陸淮州看著還剩的那麽多菜,又給盛晚夾了一點:“再吃一口,你看你那麽瘦。”

“我吃不下了。”

“最後一口。”陸淮州的聲音很輕。

盛晚隻好低著頭,把陸淮州夾過來的給吃掉。

旁邊的司辰看著,一時間不知道該說什麽,這還是他認識的那個陸淮州嗎?

陸淮州是什麽人,那就是商業帝王,多少女人在他麵前,他都不會多看一眼的。

給盛晚當司機也就算了,現在還給人夾菜,而且哄著,就為了讓麵前的人多吃一口。

這個盛晚到底是有什麽魔力,能把陸淮州都給變成這樣。

而且他看陸淮州,完全沒有半點不樂意,反而還樂在其中的樣子。

這倒是也不奇怪,畢竟這個盛晚還把自己父親米的團團轉呢。

盛晚不是還有司氏的股份嗎,拿著股份不幹事,父親也沒說什麽。

“司辰哥哥!”池凝的聲音把陸淮州給拉回來的。

“叫你好幾聲了,在想什麽呢?”池凝的心裏微微不樂意。

因為剛剛,司辰一直都在看著盛晚發呆。

盛晚有了陸淮州難道還不夠嗎,非得要和她搶司辰?

“沒什麽。”司辰回神,終於把目光給收了回來。

“我想吃那個,你給我夾好不好?”池凝撒嬌道。

司辰看著自己麵前的菜,這桌子也不是很大,池凝並非夾不到。

“喜歡吃這個?”司辰問。

池凝點頭:“喜歡!”

司辰直接端起來,和池凝麵前的菜換了一個位置。

“喜歡吃就多吃點,都是你的。”

池凝:“……”

池凝對菜沒有什麽感覺,說喜歡吃,也是想著能讓司辰多給她夾幾次,誰知道……

人家旁邊的人,都一直在給那個女人夾菜的!

池凝氣衝衝的吃著麵前的菜,她抬起眸子看司辰,發現司辰又在看著盛晚。

不是不喜歡這個女人嗎,不是非常討厭她嗎,那為什麽司辰哥哥一直都在看她?

“司辰哥哥,專心吃飯!”池凝提醒道。

司辰吃著麵前的飯,卻覺得沒有什麽味道。

旁邊的陸淮州和盛晚已經吃的差不多了,盛晚看了看時間,現在去公司,公司應該是午休時間。

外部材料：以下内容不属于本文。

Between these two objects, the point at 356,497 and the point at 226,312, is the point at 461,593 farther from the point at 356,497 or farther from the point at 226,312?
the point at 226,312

“要不然你別去公司了,這都中午了,再過幾個小時就下班了,公司不缺你一個員工。”陸淮州開口道。

“我不搞特殊關係,就是普通的員工而已,既然答應了去服裝部,就沒有什麽理由中午就不去公司。”盛晚也站起來。

旁邊的司辰聽著,這是什麽意思,難道盛晚去陸淮州的公司上班了?

難怪盛晚穿的就很職業,看起來就像是那種女老板。